The model’s actual job

Once the code has decided what’s readable and what the verdicts are, the LLM does the one thing it’s genuinely good at: turn a table of verdicts into a paragraph a human wants to read. It’s handed only the channels that survived the gate, and told explicitly not to narrate the indeterminate ones. The prose floats; the decisions are pinned.

And because the prose is the only part that needs a model, the whole tool degrades gracefully: no API key, a network blip, or an abstain, and it drops to a deterministic rule-based narrative. The analysis is identical either way. Nothing about the trustworthy core depends on the model being up.

Why the eval harness grades decisions, not words

The instinct with an LLM feature is to eval the output text. That’s a trap — you end up with brittle assertions that break the moment the model paraphrases, and you learn nothing about whether the judgment is right.

So the eval harness grades the structured result, with the model forced off:

Does the underperformer get flagged?
Do the thin channels stay indeterminate?
Does a reallocation ever touch an indeterminate channel? (It must not.)
Does the sparse dataset abstain, and does the mid-flight dataset abstain for the right reason — flight elapsed, not conversion count?

Each case is a fixture with known-correct answers; the runner exits non-zero on any failure, so it’s a CI gate. When you change a threshold or refactor the classifier, the eval tells you immediately whether you changed a decision you didn’t mean to. That regression signal is worth more than any single clever prompt.

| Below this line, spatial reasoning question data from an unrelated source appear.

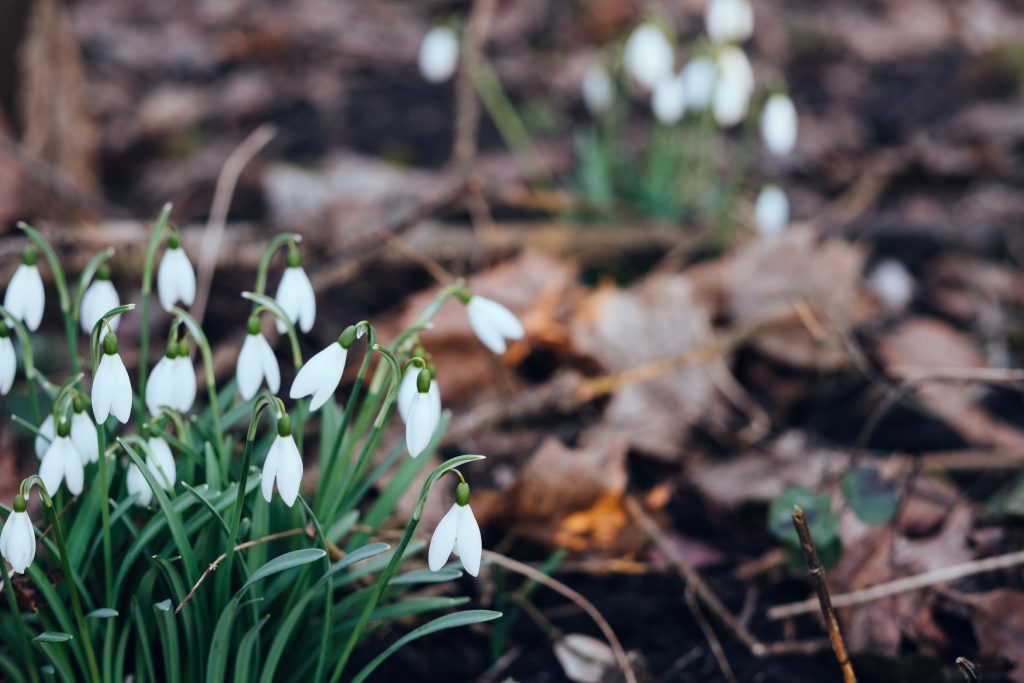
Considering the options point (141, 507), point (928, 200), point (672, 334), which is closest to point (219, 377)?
point (141, 507)

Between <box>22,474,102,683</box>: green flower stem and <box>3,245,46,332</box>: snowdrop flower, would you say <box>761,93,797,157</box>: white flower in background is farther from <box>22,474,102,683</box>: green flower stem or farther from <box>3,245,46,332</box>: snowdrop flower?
<box>22,474,102,683</box>: green flower stem

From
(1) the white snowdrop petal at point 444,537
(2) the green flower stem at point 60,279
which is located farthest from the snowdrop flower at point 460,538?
(2) the green flower stem at point 60,279

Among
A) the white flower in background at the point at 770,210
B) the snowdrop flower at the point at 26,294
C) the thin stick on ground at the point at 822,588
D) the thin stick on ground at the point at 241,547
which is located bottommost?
the thin stick on ground at the point at 822,588

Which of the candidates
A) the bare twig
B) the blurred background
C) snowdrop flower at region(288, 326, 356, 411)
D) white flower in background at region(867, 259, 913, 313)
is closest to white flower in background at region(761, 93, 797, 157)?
the blurred background

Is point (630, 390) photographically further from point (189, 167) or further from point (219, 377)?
point (189, 167)

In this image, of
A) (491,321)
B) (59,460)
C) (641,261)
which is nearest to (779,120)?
(641,261)

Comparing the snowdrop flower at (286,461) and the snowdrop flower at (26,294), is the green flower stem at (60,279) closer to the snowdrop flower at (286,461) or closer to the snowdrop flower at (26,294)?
the snowdrop flower at (26,294)
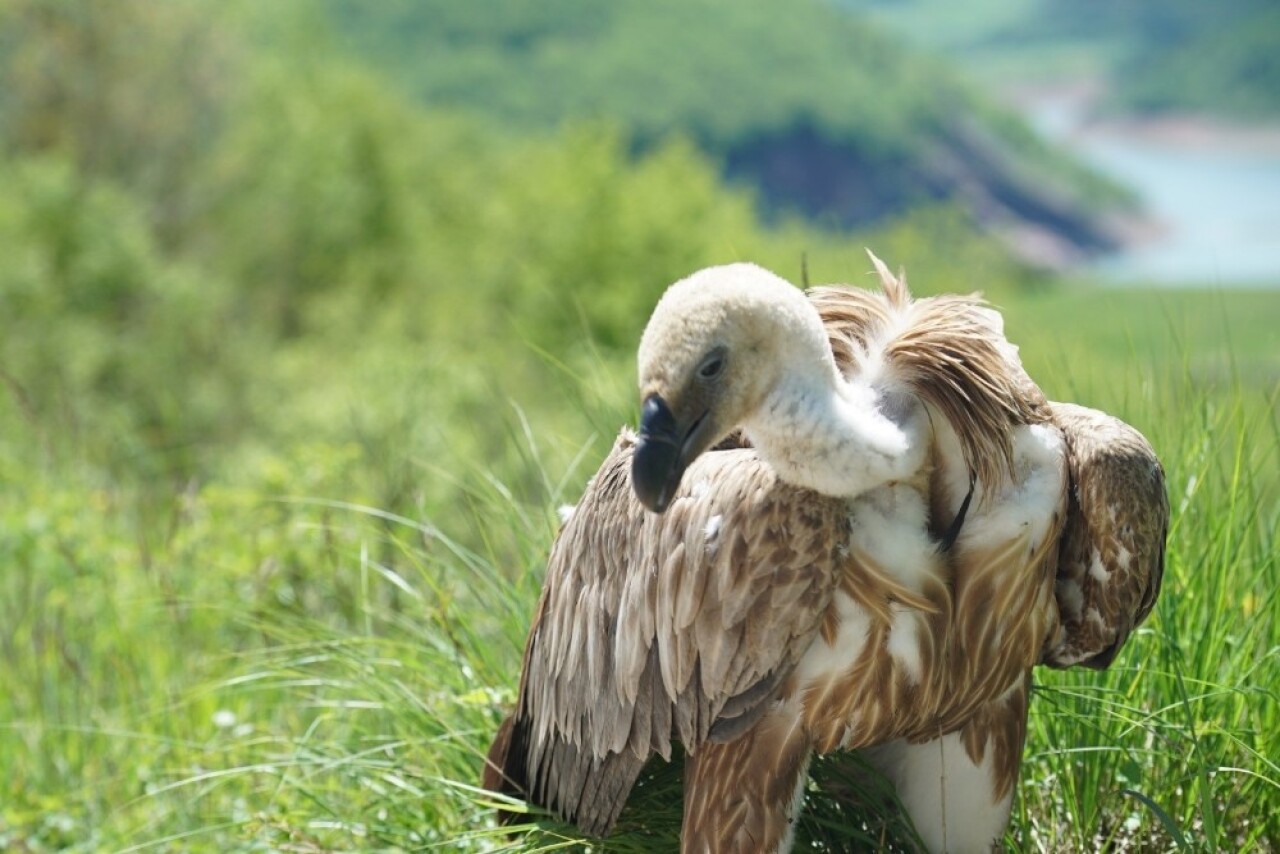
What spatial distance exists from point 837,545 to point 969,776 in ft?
2.05

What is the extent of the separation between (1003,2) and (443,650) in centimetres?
7403

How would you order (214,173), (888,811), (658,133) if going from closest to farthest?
(888,811) < (214,173) < (658,133)

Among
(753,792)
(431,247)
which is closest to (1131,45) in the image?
(431,247)

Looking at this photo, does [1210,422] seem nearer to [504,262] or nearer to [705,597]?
[705,597]

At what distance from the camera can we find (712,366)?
1.76 metres

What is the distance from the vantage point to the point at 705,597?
2039mm

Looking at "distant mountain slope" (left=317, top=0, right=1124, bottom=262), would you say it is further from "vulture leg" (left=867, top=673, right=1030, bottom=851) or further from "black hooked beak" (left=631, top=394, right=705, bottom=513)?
"black hooked beak" (left=631, top=394, right=705, bottom=513)

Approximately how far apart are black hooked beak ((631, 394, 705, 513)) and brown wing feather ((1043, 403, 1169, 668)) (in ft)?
2.25

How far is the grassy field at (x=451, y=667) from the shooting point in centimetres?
259

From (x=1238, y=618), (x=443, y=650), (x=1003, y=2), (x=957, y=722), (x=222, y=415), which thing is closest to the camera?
(x=957, y=722)

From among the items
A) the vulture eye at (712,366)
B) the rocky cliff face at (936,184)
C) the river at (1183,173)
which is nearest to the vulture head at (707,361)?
the vulture eye at (712,366)

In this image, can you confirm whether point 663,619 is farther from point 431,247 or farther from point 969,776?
point 431,247

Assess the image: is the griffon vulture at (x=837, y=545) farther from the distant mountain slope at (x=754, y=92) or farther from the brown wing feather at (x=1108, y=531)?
the distant mountain slope at (x=754, y=92)

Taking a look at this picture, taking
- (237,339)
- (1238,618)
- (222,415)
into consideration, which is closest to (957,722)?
(1238,618)
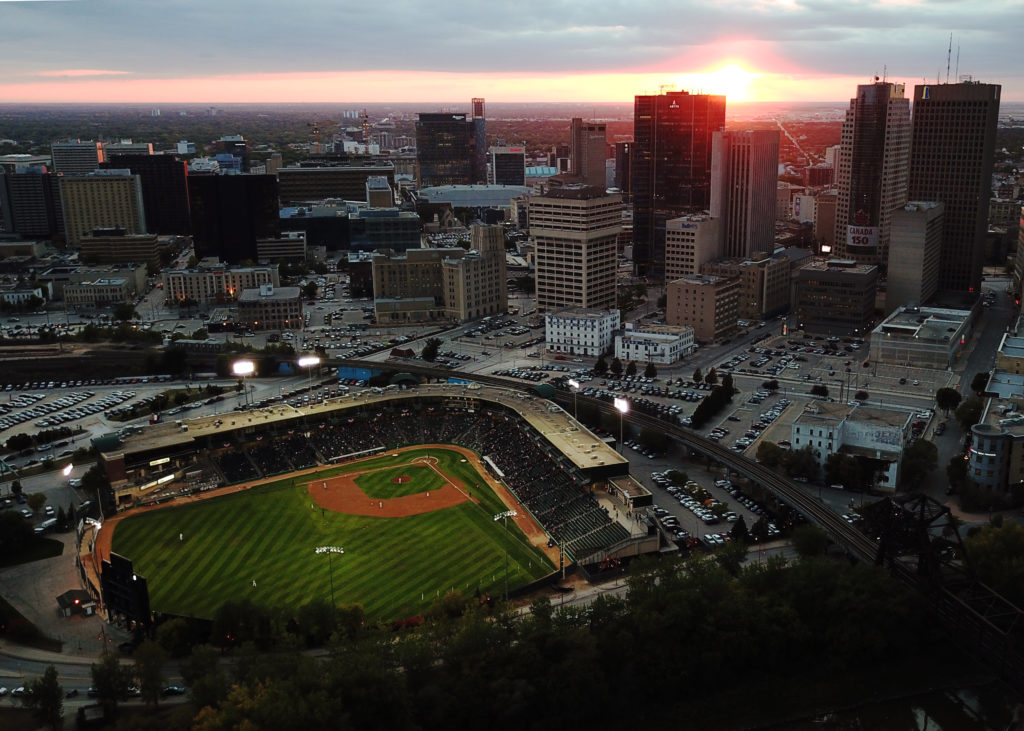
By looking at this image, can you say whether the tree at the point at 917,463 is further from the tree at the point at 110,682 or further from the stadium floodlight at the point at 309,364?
the stadium floodlight at the point at 309,364

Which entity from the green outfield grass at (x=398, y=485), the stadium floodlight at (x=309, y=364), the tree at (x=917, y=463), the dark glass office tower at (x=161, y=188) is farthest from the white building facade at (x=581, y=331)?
the dark glass office tower at (x=161, y=188)

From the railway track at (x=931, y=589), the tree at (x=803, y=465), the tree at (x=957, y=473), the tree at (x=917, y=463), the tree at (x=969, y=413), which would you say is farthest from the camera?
the tree at (x=969, y=413)

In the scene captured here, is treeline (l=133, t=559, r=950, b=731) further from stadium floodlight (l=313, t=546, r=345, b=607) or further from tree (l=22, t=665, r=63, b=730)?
stadium floodlight (l=313, t=546, r=345, b=607)

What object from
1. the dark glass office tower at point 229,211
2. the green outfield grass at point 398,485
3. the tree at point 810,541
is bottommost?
the green outfield grass at point 398,485

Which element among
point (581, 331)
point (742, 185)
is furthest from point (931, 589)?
point (742, 185)

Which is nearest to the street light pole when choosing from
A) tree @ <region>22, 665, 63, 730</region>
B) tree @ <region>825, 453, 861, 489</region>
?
tree @ <region>825, 453, 861, 489</region>

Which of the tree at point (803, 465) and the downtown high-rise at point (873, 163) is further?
the downtown high-rise at point (873, 163)

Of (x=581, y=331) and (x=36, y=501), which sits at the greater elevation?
(x=581, y=331)

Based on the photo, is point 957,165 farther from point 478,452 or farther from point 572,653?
point 572,653
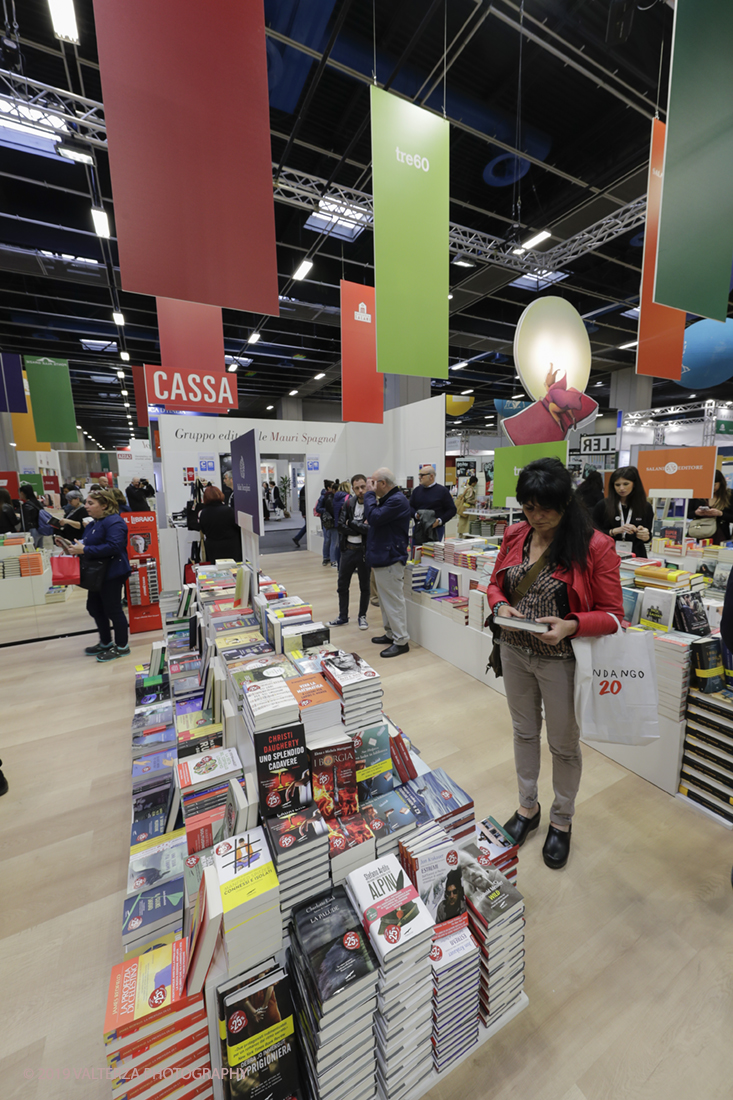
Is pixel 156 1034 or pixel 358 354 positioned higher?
pixel 358 354

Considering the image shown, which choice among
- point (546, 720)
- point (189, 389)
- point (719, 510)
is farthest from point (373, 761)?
point (189, 389)

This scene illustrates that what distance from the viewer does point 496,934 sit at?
1298mm

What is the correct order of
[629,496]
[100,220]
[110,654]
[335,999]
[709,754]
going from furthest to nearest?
[100,220]
[110,654]
[629,496]
[709,754]
[335,999]

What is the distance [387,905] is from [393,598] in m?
3.23

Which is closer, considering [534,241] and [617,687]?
[617,687]

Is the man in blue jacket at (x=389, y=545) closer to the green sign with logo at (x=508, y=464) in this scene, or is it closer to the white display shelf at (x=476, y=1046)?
the green sign with logo at (x=508, y=464)

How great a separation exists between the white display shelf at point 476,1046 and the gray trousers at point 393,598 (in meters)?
2.94

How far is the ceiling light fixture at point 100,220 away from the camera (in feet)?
16.9

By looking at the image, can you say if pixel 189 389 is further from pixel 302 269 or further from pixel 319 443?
pixel 319 443

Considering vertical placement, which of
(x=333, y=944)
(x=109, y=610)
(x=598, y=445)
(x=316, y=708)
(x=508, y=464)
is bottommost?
(x=109, y=610)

Forward-deployed, by config

One more thing that matters when you’re embedded with a client rather than shipping a generic tool: the analyst logic is fixed, but the client is a config file. One client is ROAS-primary with a 3.0x goal and one set of noise floors; the next is CPA-primary with a $30 goal and stricter thresholds. Same delivery data, same code — swap the config and every verdict re-derives against the new KPI. That’s the file you edit while sitting with a new agency, not the codebase.

The takeaway

An LLM analysis agent earns trust the same way a good analyst does: by knowing when it doesn’t know. Build the gate first, grade the decisions not the prose, and let the model do only the part it’s good at. The green number that the agent declined to celebrate is the feature, not the bug.